Records shown.
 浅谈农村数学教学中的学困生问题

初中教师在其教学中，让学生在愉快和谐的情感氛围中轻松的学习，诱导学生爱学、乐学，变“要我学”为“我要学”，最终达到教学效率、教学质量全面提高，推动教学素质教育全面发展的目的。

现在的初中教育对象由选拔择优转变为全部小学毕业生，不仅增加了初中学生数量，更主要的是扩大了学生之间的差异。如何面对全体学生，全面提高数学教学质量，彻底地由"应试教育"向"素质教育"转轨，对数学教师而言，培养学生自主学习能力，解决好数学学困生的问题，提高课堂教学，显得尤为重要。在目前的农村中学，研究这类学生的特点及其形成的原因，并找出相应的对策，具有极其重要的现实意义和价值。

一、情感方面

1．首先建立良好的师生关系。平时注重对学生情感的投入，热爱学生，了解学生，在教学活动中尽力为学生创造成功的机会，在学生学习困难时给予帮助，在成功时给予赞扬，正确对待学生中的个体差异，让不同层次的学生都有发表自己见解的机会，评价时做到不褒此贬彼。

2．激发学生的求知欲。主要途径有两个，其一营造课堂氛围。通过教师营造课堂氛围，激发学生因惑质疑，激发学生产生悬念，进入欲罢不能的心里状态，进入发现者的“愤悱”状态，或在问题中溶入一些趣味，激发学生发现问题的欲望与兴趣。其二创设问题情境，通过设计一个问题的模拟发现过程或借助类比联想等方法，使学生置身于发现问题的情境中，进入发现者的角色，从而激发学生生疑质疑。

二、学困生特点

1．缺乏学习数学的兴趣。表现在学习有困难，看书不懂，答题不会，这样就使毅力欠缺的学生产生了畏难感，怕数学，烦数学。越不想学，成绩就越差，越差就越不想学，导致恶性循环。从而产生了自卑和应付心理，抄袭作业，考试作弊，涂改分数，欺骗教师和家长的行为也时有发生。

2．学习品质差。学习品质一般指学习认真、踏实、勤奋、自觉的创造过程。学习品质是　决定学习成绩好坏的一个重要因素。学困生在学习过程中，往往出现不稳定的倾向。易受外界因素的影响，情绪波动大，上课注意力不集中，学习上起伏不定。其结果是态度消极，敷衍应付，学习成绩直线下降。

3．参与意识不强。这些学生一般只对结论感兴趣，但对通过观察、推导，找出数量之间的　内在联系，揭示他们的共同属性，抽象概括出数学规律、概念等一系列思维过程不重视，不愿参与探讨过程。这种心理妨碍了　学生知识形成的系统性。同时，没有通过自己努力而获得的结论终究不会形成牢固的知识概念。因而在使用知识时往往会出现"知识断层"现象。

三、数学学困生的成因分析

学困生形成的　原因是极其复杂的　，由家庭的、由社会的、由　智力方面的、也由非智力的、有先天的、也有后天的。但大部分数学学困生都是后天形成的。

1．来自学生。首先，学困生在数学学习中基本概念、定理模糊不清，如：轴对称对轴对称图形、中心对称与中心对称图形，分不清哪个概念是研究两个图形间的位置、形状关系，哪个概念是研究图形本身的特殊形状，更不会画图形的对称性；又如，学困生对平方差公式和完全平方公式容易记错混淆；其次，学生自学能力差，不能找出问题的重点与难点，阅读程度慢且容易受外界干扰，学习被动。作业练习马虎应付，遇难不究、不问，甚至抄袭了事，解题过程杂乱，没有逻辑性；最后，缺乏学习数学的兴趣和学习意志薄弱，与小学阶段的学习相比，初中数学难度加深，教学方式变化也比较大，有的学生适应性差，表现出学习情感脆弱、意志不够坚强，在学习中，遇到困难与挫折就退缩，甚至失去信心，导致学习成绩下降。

Task. A word-for-word transcription of the data above is required.

Exercise response.
 浅谈农村数学教学中的学困生问题

初中教师在其教学中，让学生在愉快和谐的情感氛围中轻松的学习，诱导学生爱学、乐学，变“要我学”为“我要学”，最终达到教学效率、教学质量全面提高，推动教学素质教育全面发展的目的。

现在的初中教育对象由选拔择优转变为全部小学毕业生，不仅增加了初中学生数量，更主要的是扩大了学生之间的差异。如何面对全体学生，全面提高数学教学质量，彻底地由"应试教育"向"素质教育"转轨，对数学教师而言，培养学生自主学习能力，解决好数学学困生的问题，提高课堂教学，显得尤为重要。在目前的农村中学，研究这类学生的特点及其形成的原因，并找出相应的对策，具有极其重要的现实意义和价值。

一、情感方面

1．首先建立良好的师生关系。平时注重对学生情感的投入，热爱学生，了解学生，在教学活动中尽力为学生创造成功的机会，在学生学习困难时给予帮助，在成功时给予赞扬，正确对待学生中的个体差异，让不同层次的学生都有发表自己见解的机会，评价时做到不褒此贬彼。

2．激发学生的求知欲。主要途径有两个，其一营造课堂氛围。通过教师营造课堂氛围，激发学生因惑质疑，激发学生产生悬念，进入欲罢不能的心里状态，进入发现者的“愤悱”状态，或在问题中溶入一些趣味，激发学生发现问题的欲望与兴趣。其二创设问题情境，通过设计一个问题的模拟发现过程或借助类比联想等方法，使学生置身于发现问题的情境中，进入发现者的角色，从而激发学生生疑质疑。

二、学困生特点

1．缺乏学习数学的兴趣。表现在学习有困难，看书不懂，答题不会，这样就使毅力欠缺的学生产生了畏难感，怕数学，烦数学。越不想学，成绩就越差，越差就越不想学，导致恶性循环。从而产生了自卑和应付心理，抄袭作业，考试作弊，涂改分数，欺骗教师和家长的行为也时有发生。

2．学习品质差。学习品质一般指学习认真、踏实、勤奋、自觉的创造过程。学习品质是　决定学习成绩好坏的一个重要因素。学困生在学习过程中，往往出现不稳定的倾向。易受外界因素的影响，情绪波动大，上课注意力不集中，学习上起伏不定。其结果是态度消极，敷衍应付，学习成绩直线下降。

3．参与意识不强。这些学生一般只对结论感兴趣，但对通过观察、推导，找出数量之间的　内在联系，揭示他们的共同属性，抽象概括出数学规律、概念等一系列思维过程不重视，不愿参与探讨过程。这种心理妨碍了　学生知识形成的系统性。同时，没有通过自己努力而获得的结论终究不会形成牢固的知识概念。因而在使用知识时往往会出现"知识断层"现象。

三、数学学困生的成因分析

学困生形成的　原因是极其复杂的　，由家庭的、由社会的、由　智力方面的、也由非智力的、有先天的、也有后天的。但大部分数学学困生都是后天形成的。

1．来自学生。首先，学困生在数学学习中基本概念、定理模糊不清，如：轴对称对轴对称图形、中心对称与中心对称图形，分不清哪个概念是研究两个图形间的位置、形状关系，哪个概念是研究图形本身的特殊形状，更不会画图形的对称性；又如，学困生对平方差公式和完全平方公式容易记错混淆；其次，学生自学能力差，不能找出问题的重点与难点，阅读程度慢且容易受外界干扰，学习被动。作业练习马虎应付，遇难不究、不问，甚至抄袭了事，解题过程杂乱，没有逻辑性；最后，缺乏学习数学的兴趣和学习意志薄弱，与小学阶段的学习相比，初中数学难度加深，教学方式变化也比较大，有的学生适应性差，表现出学习情感脆弱、意志不够坚强，在学习中，遇到困难与挫折就退缩，甚至失去信心，导致学习成绩下降。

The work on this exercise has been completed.